An overlook from the Hell Roaring Canyon trail.

“It is strongly recommended that a rough access road be put up at least 4 miles into Hell Roaring Canyon,” the document advises.  

Mining roads overlapped through the decades with new and old roads established to move cattle or for oil and gas exploration and extraction. Vaughn got to know backcountry roads in Grand County particularly well when he participated in mapping them for a state project inventorying rights-of-way. Vaughn and a team of others took GPS data on thousands of miles of roads in the county. 

“Mineral Bottom really impressed me because it was so rugged out there, and narrow and steep,” Vaughn said. “Spring Canyon was the same way—you look over the side of the road and look 600 feet down—it’s kinda scary sometimes.” 

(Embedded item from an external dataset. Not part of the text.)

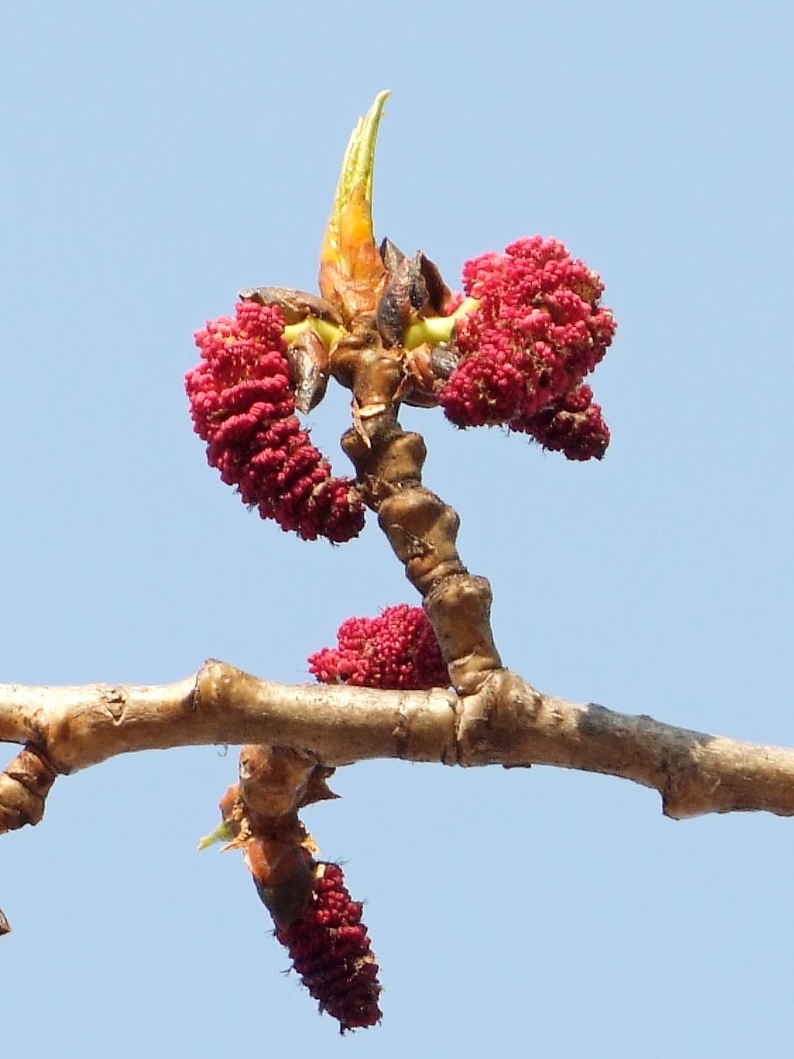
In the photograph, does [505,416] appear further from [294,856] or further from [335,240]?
[294,856]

Those extraordinary roads that allowed for mining exploration and operations became a vital artery for the tourism economy. In 2010, flooding washed out huge sections of the Mineral Bottom road, meaning boat and bike shuttling companies had to find alternative routes—for example, down Spring Canyon. A 2010 Salt Lake Tribune article from the time says the county and the BLM applied for emergency funding from the Federal Highway Administration to repair the road, because it was so important to the local economy. 

After that, sections of the Mineral Bottom road were hardened, with tight switchback bends paved in concrete. Still, the route is susceptible to the tough conditions of the region. This fall, another flood washed the road out again. It’s still a vital artery for outdoor recreators: dozens of boaters on the Green River were temporarily stranded at the Mineral Bottom boat take out until Search and Rescue personnel were able to transport them out. Technology and the economy have evolved, but it’s still rough country in Southeast Utah.